#### STATED TASK
Please reproduce the records starting with the line containing "this 1024×682 image." and going on through the line containing "exposed wheel well [219, 227, 342, 298]", and include nothing else. Leave out the pictures.

#### MATERIAL FOR THIS EXERCISE
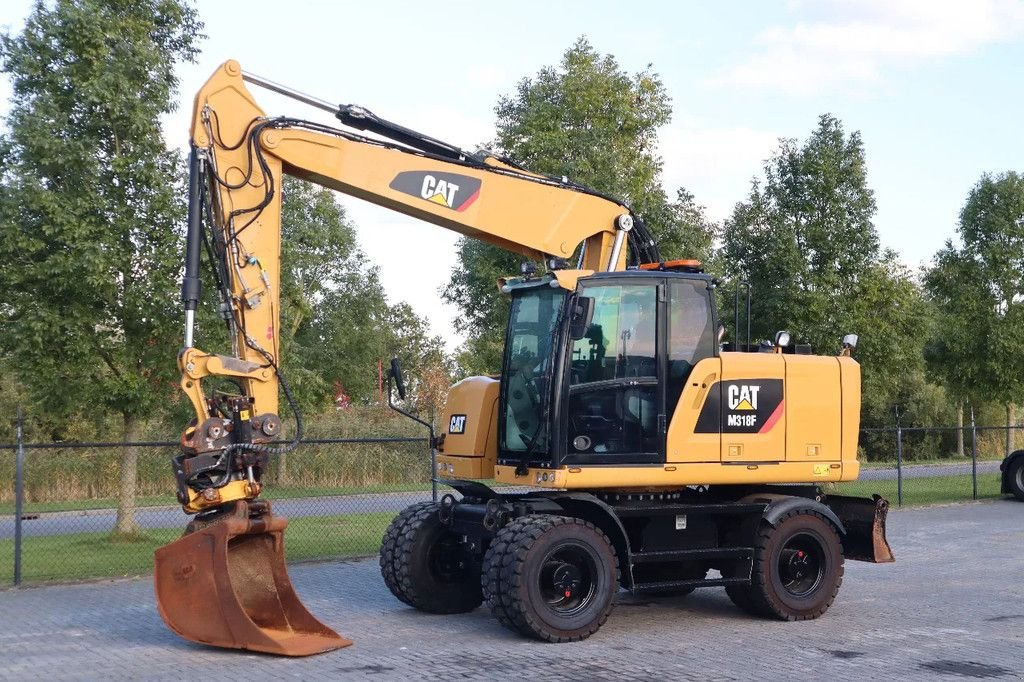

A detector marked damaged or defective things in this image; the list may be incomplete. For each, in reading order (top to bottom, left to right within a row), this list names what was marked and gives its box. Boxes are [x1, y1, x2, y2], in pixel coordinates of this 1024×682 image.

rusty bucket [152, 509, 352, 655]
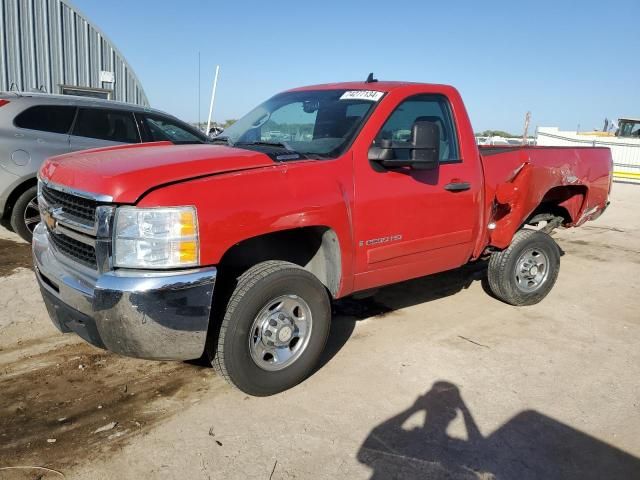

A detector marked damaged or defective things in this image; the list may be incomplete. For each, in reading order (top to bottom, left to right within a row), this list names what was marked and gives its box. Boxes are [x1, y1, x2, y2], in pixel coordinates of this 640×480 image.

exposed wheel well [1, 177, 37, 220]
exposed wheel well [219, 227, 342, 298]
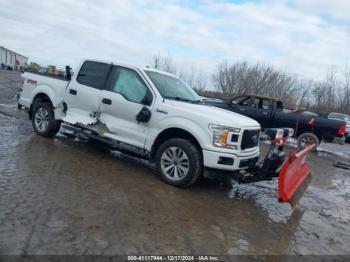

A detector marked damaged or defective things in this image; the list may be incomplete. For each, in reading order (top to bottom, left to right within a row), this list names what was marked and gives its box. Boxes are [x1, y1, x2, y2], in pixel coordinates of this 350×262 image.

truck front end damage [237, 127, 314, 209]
==
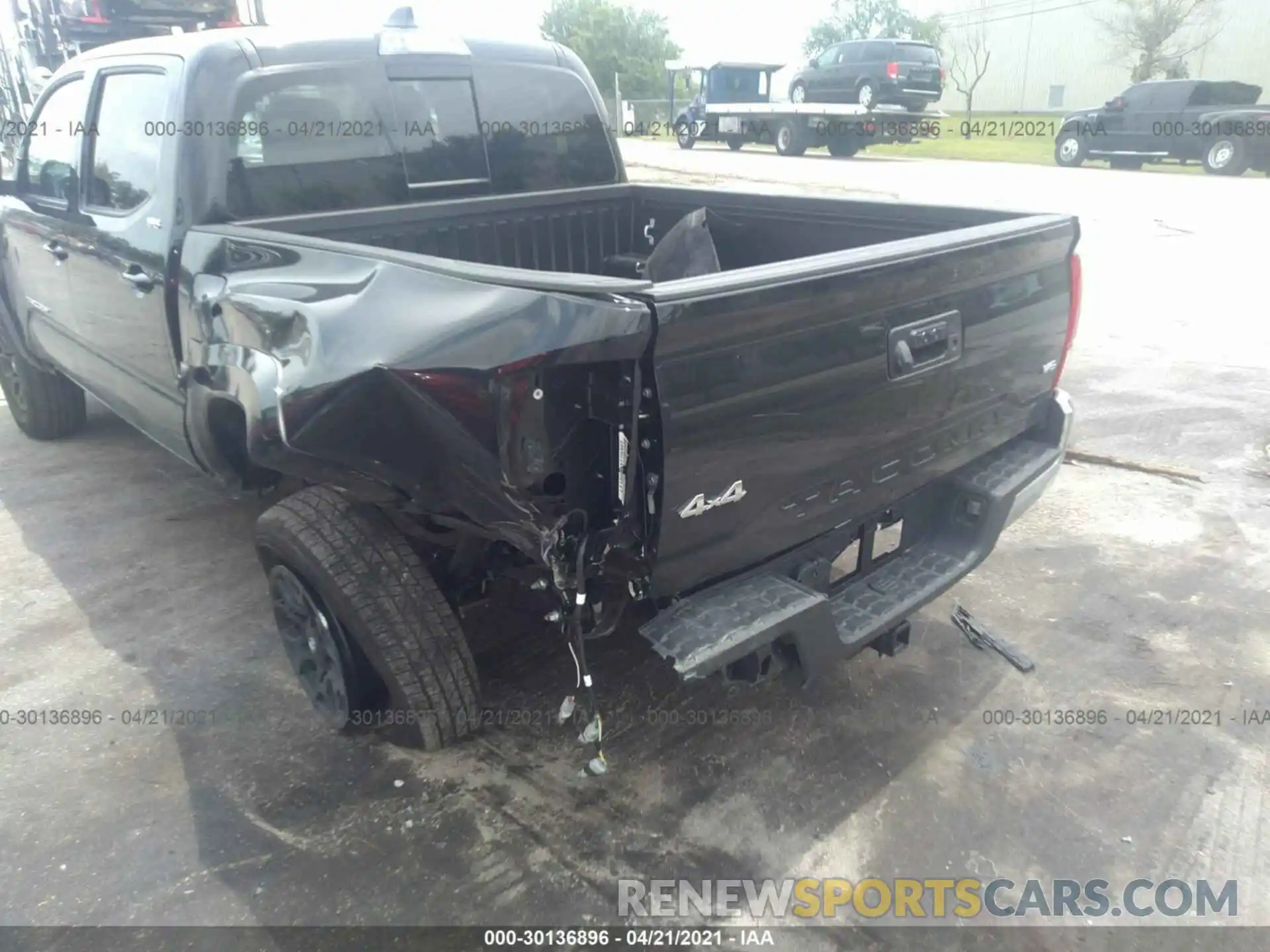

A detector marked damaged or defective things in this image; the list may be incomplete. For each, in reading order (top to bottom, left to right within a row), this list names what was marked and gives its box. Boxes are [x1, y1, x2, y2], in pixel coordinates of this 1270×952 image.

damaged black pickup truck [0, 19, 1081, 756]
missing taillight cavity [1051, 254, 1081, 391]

#### FINISHED ANSWER
A detector marked damaged or defective things in this image; the list may be incomplete. For each, in reading order (top to bottom, left to right within a row), this list names what was marked and gives its box. Boxes are [x1, y1, x2, y2], in pixel coordinates of this 1024×682 image.

rusty bucket [152, 509, 352, 655]

A detector marked damaged or defective things in this image; the list may be incomplete. For each, in reading order (top to bottom, left to right within a row), this list names what was marked and gives its box. Boxes are [x1, y1, x2, y2], in pixel coordinates of this 640×480 image.

exposed wheel well [1, 177, 37, 220]
exposed wheel well [219, 227, 342, 298]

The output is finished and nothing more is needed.